Similar psychological pressure to deny the dark side of the self occurs in politics and international relations. Richard Hofstadter, in his classic essay, “The Paranoid Style in American Politics,” describes a mode of social behaviour motivated by “social conflicts that involve ultimate schemes of values and that bring fundamental fears and hatreds, rather than negotiable interests, into political action.” The fear of the other is a projection of unresolved fears lurking within the fragmented self.
But the image of Christ in scripture is the image of the one who is “not put off by the affliction of the afflicted” (Psalm 22.24), who was “numbered among the transgressors” (Isaiah 53.12), who was made by God “to be sin” (2 Cor 5.21), who “emptied himself, taking the form of a slave” (Philippians 2.7). The very doctrine of incarnation that is described as the descent of God into our humanity is, in ordinary human experience, the acknowledgement of the wholeness of one’s own humanity as it is described in these references, an acknowledgement that, in the process of individuation, is not at all easy to make but is the very heart of the journey described here as “the Way”. This is the incarnational journey Paul calls us to make when, in Philippians 2, he challenges us to have the mind of Christ and do what he did in embracing the life of the condemned as his own. I would say the mystery of the incarnation is something very like the mystery of individuation, the challenge to become a whole person.

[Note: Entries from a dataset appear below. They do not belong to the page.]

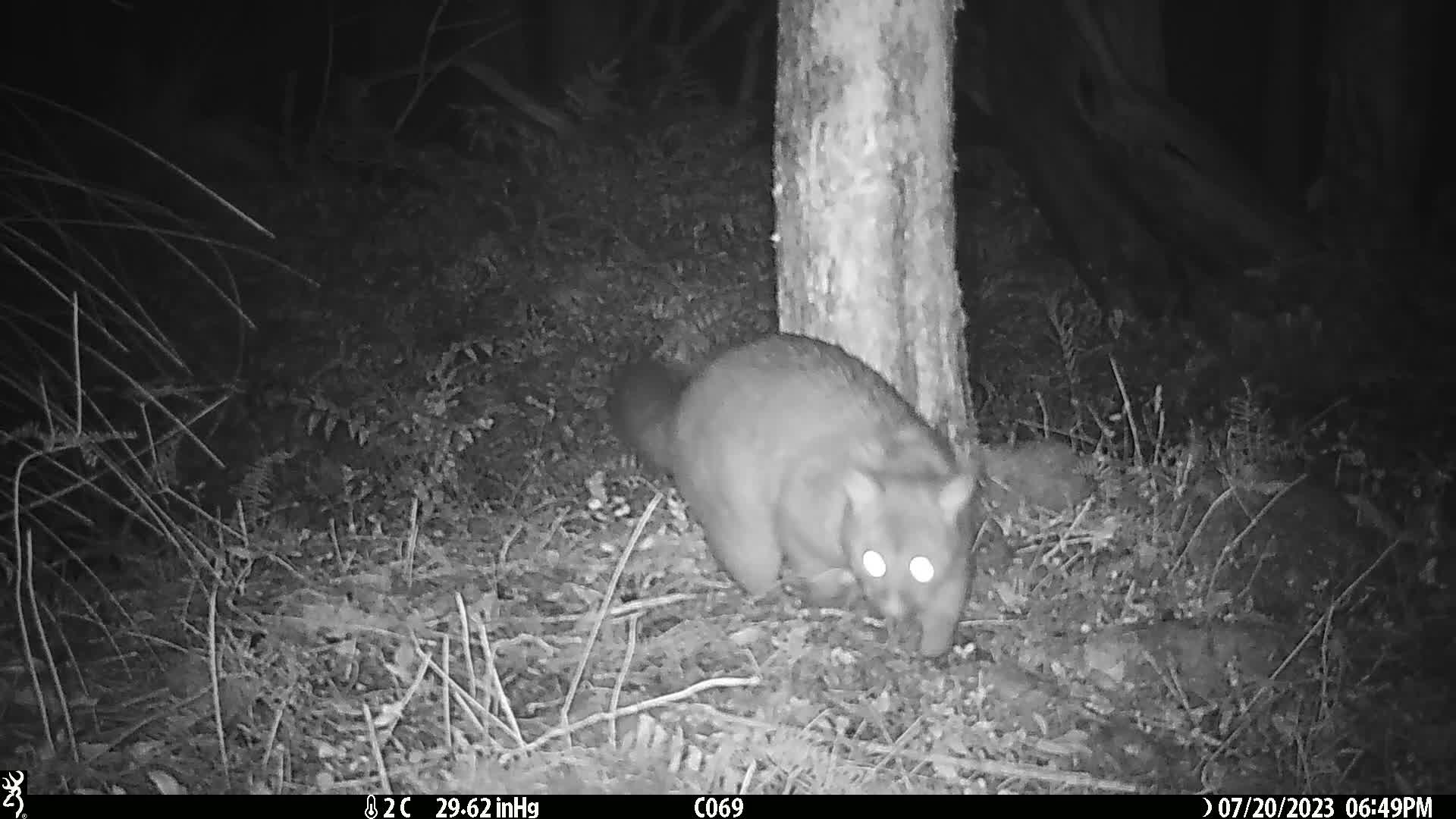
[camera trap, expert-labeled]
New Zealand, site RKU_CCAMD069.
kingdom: Animalia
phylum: Chordata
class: Mammalia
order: Diprotodontia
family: Phalangeridae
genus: Trichosurus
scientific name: Trichosurus vulpecula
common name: common brushtail possum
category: possum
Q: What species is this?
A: Possum (common brushtail possum) (Trichosurus vulpecula).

Doesn’t it add immense significance to this teaching about discipleship, by the way, that it is presented in the context of anticipating the death of Jesus as their leader? The significance is twofold. In the first place, in this journey toward integration we call “the Way” death and life cease to be opposites but become integrated in the person who learns how to live by “emptying” himself in this way (Philippians 2.7 again). The Gospel of John plays with this paradox of death as life in the ambiguity of the phrase “lifted up: “And I, when I am lifted up from the earth, will draw all people to myself" (John 12.32). “Lifted up” refers equally to crucifixion and exaltation.

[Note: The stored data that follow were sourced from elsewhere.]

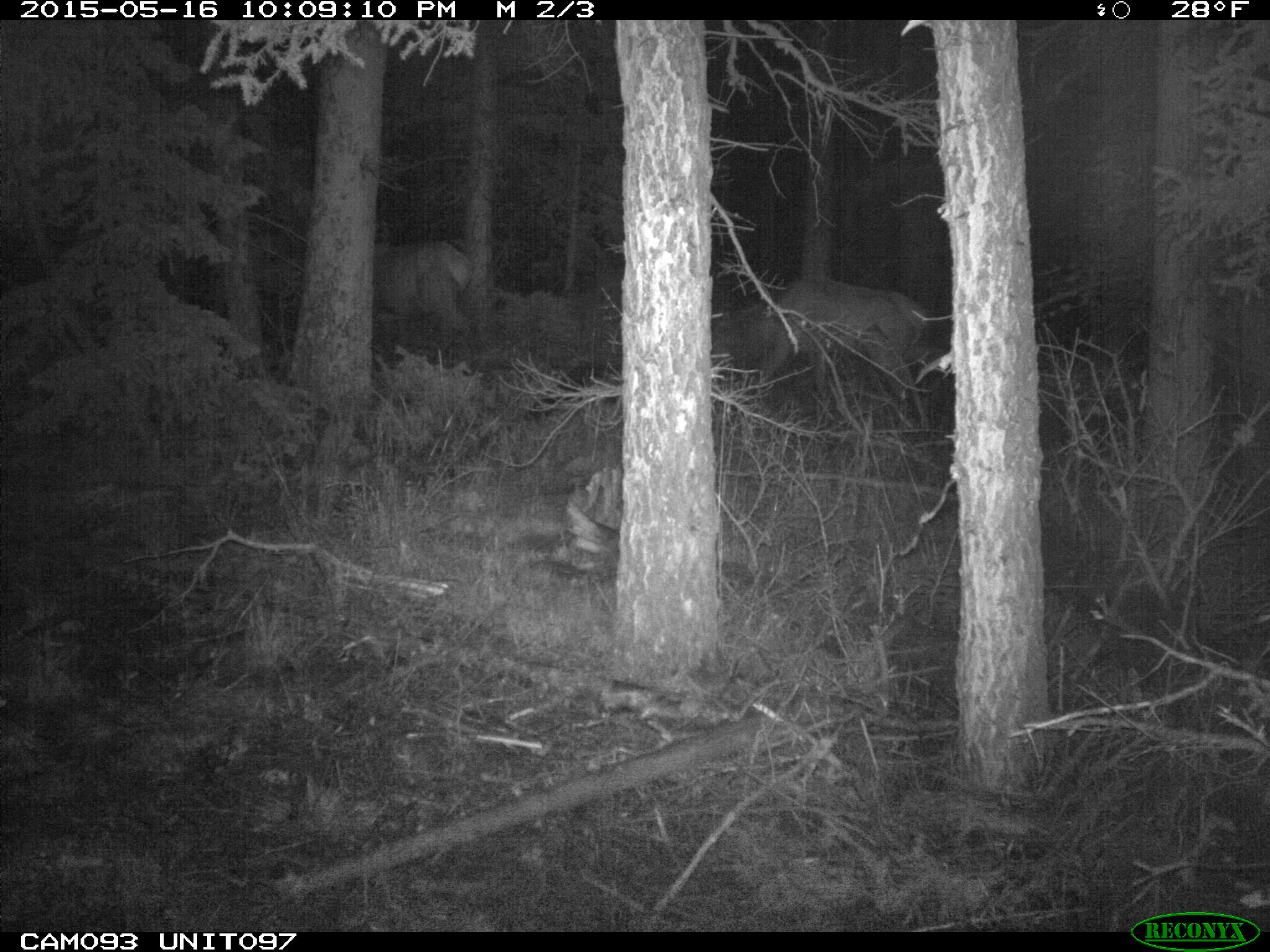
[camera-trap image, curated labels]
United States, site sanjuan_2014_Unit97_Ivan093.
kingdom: Animalia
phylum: Chordata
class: Mammalia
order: Artiodactyla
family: Cervidae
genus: Cervus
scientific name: Cervus elaphus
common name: red deer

In addition, as the gospels tell the story of a journey toward integration that takes place within religious and political conflict that closely resembles conflict experienced in the process of individuation discussed above, the end of the story intensifies the fundamental paradoxes that have operated throughout the story. Jesus is crucified between two thieves. For Jung, this can mean, on the one hand, the collapse of the ego caused by the uncontrolled irruption of the dark side of the self, or the ego's submission to a higher and more spacious part of the self that is given the final word. In either option the ego seems to be "defeated", but the one option is the story of failure and the other the story of victory. Karl Barth described the crucifixion of Jesus between two thieves as a community that defines the first church—the kind of community Jesus intended, the company he wished to keep. In the eyes of the world it looks like failure. As the trajectory of “the Way” it is victory, it creates a new world that is unlike Caesar's world, and we are invited to do what Jesus did, finding our integrity in similar community.